Invasão armada em jantar com Trump é classificada como tentativa de assassinato
No último sábado, 26 de março, um evento anual em um hotel de Washington envolvendo o presidente dos Estados Unidos, Donald Trump, e jornalistas correspondentes de meios estrangeiros foi interrompido por tiros, levando autoridades a classificar o incidente como uma tentativa de assassinato contra o mandatário. Esta foi a terceira tentativa desse tipo durante a presidência de Trump, segundo a porta-voz da Casa Branca, Karoline Leavitt.
Durante o jantar, sons de disparos foram ouvidos e rapidamente a segurança do local, composta por agentes do Serviço Secreto, retirou Trump, sua esposa Melania e o vice-presidente JD Vance do salão. O evento sempre foi um ponto de encontro tradicional entre o presidente e a imprensa, e a expectativa era alta para essa edição, a primeira da gestão atual com a presença de Trump.
Imediatamente após a ocorrência dos disparos, a polícia local foi acionada. O suspeito, identificado como Cole Tomas Allen, de 31 anos, é um cidadão americano natural de Torrance, Califórnia. O homem é conhecido por ser engenheiro mecânico e desenvolvedor de jogos. Antes de sua ação, Allen havia produzido um manifesto crítico a Trump, e a principal suspeita é que ele visasse o presidente diretamente.
Os eventos que levaram à invasão
- Os disparos foram ouvidos logo no início do jantar, causando pânico entre os presentes.
- Cole Allen conseguiu furar uma barreira de segurança, disparando contra um dos agentes, mas felizmente, o tiro atingiu o colete à prova de balas.
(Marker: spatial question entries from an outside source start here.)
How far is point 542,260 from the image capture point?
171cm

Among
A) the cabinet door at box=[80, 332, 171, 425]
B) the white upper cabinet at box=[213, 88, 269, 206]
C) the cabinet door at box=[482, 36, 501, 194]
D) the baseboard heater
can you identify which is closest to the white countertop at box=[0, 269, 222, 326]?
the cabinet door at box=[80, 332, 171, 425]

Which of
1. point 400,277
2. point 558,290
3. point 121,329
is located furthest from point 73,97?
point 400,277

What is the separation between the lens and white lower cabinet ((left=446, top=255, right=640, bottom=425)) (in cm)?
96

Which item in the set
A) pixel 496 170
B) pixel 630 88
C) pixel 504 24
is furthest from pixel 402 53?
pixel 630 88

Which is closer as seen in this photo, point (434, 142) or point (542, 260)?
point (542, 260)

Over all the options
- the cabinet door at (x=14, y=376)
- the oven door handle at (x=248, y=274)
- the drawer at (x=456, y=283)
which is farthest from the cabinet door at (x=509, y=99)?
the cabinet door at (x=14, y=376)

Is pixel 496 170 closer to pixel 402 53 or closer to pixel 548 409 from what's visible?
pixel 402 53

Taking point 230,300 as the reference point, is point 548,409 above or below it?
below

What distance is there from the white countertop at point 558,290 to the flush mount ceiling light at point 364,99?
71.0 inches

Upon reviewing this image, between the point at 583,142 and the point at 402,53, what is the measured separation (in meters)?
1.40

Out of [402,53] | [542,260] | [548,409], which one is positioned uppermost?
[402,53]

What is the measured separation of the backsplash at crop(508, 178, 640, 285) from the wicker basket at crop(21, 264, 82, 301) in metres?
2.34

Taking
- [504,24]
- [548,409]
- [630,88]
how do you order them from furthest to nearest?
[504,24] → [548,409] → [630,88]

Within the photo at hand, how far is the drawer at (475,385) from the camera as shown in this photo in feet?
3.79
- Uma equipe de jornalistas, incluindo membros da TV Globo, estava presente no evento e relataram que as checagens de segurança não foram rigorosas o suficiente, considerando a cúpula do governo ali reunida.
- O suspeito foi preso e deverá comparecer à primeira audiência nesta segunda-feira, 27 de março.
A porta-voz da Casa Branca mencionou que o governo estava se reunindo para discutir a segurança de Trump, ampliando os protocolos de proteção necessários no futuro. Trump também mencionou que a situação levanta a necessidade de considerar um novo salão de festas ultrassecreto na Casa Branca, algo que já recebeu críticas por seu elevado custo, estimado em cerca de R$ 2 bilhões.
Ainda não existem informações detalhadas sobre as motivações de Allen, mas as autoridades continuam a investigar. A insegurança no evento acende um alerta sobre a proteção de figuras públicas e o funcionamento das medidas de segurança necessárias em eventos presidenciais. Trump voltou a se pronunciar sobre a segurança necessária e o episódio deverá ter repercussões significativas sobre as práticas de segurança presidencial daqui para frente.
O jantar foi adiado e está previsto para ocorrer em 30 dias, conforme anúncio do presidente Trump.